Californians gathered in Los Angeles for the fourth annual VerdeXchange, a business-to-business cross-platform cleantech conference, seemed a little dazed this year, caught between the exhilaration of having a standard requiring utilities to obtain a third of their power from renewable energy by 2020 and panic at having to implement such a standard.
Their problem is simple but not easy. If environmental impact complications don’t prevent the state’s developers from generating that much renewable energy, the California Independent System Operator (CaISO) and a bunch of smaller transmission system players will have to bring that much renewable energy onto the grid despite regulatory complications from FERC and the CPUC and the fact that renewable’s variability make them seem an almost unmanageably different sort of thing from coal, natural gas and nuclear power to grid operators and utilities.
“The whole job of the grid operator is to manage the load and the resources,” said V. John White, Executive Director of the Center for Energy Efficiency and Renewables Technologies (CEERT). “If you knew how complicated it was, you’d be amazed.”
Introducing Southern California Edison (SCE) Engineer Mike Montoya, White said the utility-scale integration of renewables into the transmission system “is like building a symphony orchestra. We’re going to have lots of different instruments,” he said. “The [challenge] is to harmonize them.”
Montoya laid out the cacophony of renewables integration, from SCE’s point of view, in a nine-point litany. “Voltage control is going to be a real issue for us,” he began. As demands and supplies of energy vary, there are voltage control problems and the “potential of reverse flow.” There is the handling emergency interruptions, the management of power quality, the balancing of load and generation, the regulating of load, and the managing of reserve capacity and ramping capability.
He neglected to mention that these are familiar challenges because they come to some degree with the management of traditional power sources and are issues with which CaISO and other operators are already contending successfully as they integrate renewables into the system.
A newer issue is what the utilities have dubbed Wide Area Situational Awareness and Wide Area Control. It is a solution to the drawing of power from a much larger geographic region. California is expected to eventually obtain its renewable resources from the Pacific Northwest to Baja California and as far into the Western states as Utah and New Mexico.

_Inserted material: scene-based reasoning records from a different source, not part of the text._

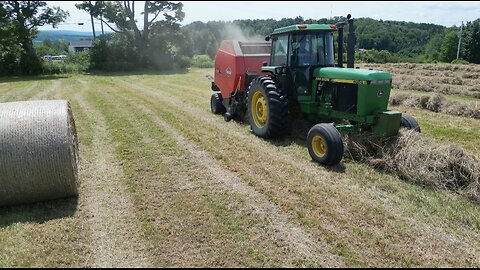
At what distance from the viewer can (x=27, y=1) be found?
84.8 ft

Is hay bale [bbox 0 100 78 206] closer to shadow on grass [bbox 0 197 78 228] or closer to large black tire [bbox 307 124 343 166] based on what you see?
shadow on grass [bbox 0 197 78 228]

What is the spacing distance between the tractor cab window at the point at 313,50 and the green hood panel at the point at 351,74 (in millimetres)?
265

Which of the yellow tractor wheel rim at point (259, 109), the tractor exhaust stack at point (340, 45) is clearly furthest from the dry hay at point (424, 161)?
the yellow tractor wheel rim at point (259, 109)

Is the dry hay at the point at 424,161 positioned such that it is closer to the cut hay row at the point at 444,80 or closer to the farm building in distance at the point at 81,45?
the cut hay row at the point at 444,80

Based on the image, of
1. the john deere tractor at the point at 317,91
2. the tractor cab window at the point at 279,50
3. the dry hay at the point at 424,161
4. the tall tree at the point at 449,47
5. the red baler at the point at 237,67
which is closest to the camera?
the dry hay at the point at 424,161

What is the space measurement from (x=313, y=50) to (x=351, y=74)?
124 centimetres

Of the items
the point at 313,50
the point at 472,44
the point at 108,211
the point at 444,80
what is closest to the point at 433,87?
the point at 444,80

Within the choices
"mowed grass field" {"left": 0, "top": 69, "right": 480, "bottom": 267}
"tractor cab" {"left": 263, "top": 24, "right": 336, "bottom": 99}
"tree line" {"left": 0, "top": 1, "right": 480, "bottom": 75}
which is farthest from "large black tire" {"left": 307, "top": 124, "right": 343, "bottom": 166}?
"tree line" {"left": 0, "top": 1, "right": 480, "bottom": 75}

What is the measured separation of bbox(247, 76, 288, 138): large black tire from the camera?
23.5 ft

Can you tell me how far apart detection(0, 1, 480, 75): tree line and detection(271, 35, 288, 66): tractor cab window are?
15.6 metres

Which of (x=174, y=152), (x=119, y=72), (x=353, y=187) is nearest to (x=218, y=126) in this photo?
(x=174, y=152)

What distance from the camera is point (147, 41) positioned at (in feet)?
105

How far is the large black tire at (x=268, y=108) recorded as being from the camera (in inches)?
282

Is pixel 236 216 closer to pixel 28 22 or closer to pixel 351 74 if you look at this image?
pixel 351 74
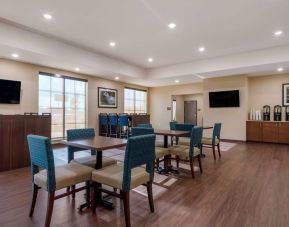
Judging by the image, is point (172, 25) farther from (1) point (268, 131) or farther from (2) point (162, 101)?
(2) point (162, 101)

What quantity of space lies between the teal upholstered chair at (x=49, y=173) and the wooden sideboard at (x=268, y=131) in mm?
7388

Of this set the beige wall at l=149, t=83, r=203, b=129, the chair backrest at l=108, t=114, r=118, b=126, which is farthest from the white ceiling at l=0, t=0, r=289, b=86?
the beige wall at l=149, t=83, r=203, b=129

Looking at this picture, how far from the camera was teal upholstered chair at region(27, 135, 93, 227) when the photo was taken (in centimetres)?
194

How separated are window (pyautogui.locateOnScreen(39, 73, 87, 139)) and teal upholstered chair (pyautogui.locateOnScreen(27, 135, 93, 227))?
16.4ft

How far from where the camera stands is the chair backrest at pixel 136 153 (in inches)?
78.5

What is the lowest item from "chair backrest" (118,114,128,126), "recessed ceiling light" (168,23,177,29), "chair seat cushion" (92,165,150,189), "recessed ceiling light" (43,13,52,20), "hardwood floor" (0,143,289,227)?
"hardwood floor" (0,143,289,227)

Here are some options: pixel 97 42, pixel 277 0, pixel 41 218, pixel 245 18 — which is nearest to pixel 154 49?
pixel 97 42

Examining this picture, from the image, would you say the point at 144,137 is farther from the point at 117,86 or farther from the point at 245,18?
the point at 117,86

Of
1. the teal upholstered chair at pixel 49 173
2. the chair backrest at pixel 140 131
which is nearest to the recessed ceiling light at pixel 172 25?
the chair backrest at pixel 140 131

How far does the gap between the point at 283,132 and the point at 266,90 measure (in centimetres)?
189

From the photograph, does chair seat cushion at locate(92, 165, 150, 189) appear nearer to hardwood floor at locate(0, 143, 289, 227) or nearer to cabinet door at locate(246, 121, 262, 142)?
hardwood floor at locate(0, 143, 289, 227)

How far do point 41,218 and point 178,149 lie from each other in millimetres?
2447

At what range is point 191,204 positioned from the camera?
2555mm

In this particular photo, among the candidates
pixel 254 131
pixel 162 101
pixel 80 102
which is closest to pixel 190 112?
pixel 162 101
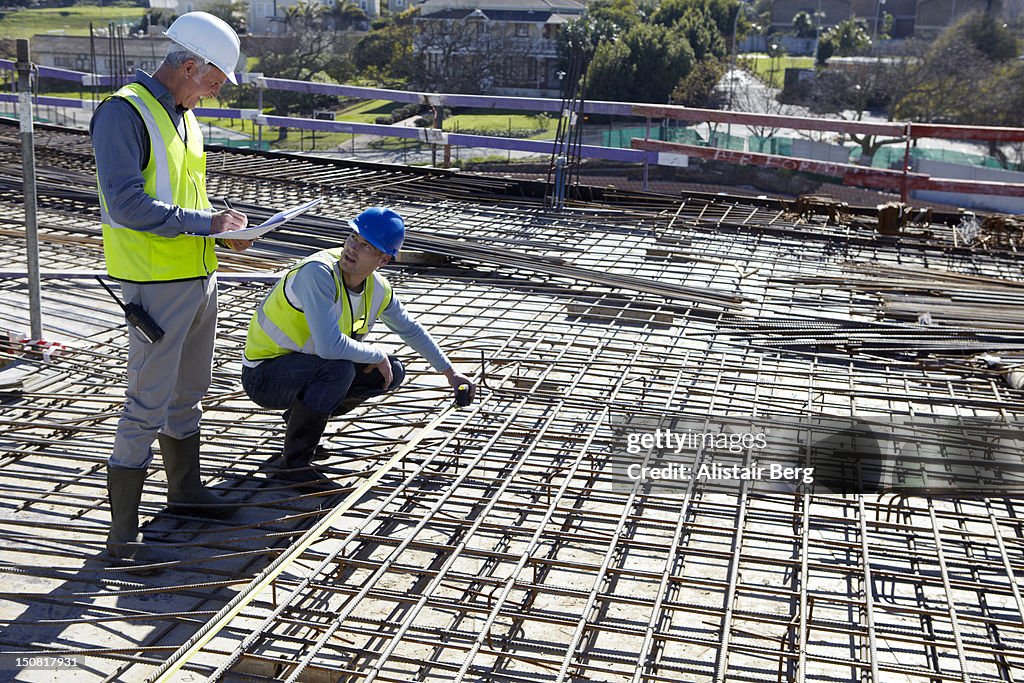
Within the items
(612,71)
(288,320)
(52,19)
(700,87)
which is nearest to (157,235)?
(288,320)

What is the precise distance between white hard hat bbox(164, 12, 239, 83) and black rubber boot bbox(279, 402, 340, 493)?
1.28 metres

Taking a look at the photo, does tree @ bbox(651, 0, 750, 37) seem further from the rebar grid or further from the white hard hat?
the white hard hat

This represents a challenge as well as an opportunity, introducing a much larger array of sources as well as a much larger transmission base. SCE is already preparing to take advantage of the opportunity in the challenge with what Montoya called “a synchrophasor technology which is looking at a power system at 30 samples per second such that we can have a really detailed view of what’s going on” because “a human interface for a system of this type will not work.”
SCE is also studying storage, Montoya said. Stored energy makes sense to seasoned operators and utilities because it can be dispatched as needed, as if it were traditional generation, and therefore relieves them of dealing with the complexities of variability and situational awareness and learning to use information technology that samples a power system 30 times per second.
SCE is building an eight-megawatt lithium-ion battery facility in the renewables-rich Tehachapi region where the utility last year completed a substation now capable of delivering 1,500 megawatts of wind power to the Los Angeles region.
By the time Tehachapi has built out a planned 4,500 megawatts of wind power, SCE intends to know much more about the costs and benefits of large- and small-scale battery storage. In addition to the eight-megawatt facility, Montoya said, SCE is developing one megawatt to four megawatt transportable storage units, 25 to 50 kilowatt community energy storage units, and residential battery systems incorporating rooftop solar, smart appliances and electric vehicles.
According to Osamu Onodera of Japan’s New Energy and Industrial Technology Development Corp (NEDO), utilities and system operators are also working through trials of storage and integration in Japan. To achieve integration of renewables commensurate with mandated standards there, investment in Japan may reach $600 billion. But “we don’t really know what the right answer is right now. We don’t know where to put the batteries or what kind of renewables will go on the grid.”
They are experimenting, he said, with wind and solar as well as larger and more concentrated areas. They are also carefully studying the impact on the grid of the large-scale introduction of EVs. And they are looking at how integration works elsewhere. Renewables integration, Onodera said, ‘is very different in different countries. The solution is probably not one.”
Shawn Kelly of San Francisco-based consultancy AECOM reemphasized the inadequacy of the existing grid and noted that most of whatever spending is done on it goes to maintenance, not modernization.
White wrapped up the presentation by describing what has to happen to quiet the cacophony and meet the 33% by 2020 renewables standard. “Ultimately, these are not technically difficult models,” he said. “They are politically difficult because they require people to get outside their respective comfort zones and fixations.” But, he added, “we’ve got to find a way to have everybody raise the quality of their game in an effort to make this task successful.” And, he said. “I don’t think it’s a question of whether it can be done, it’s a question of how it can be done.”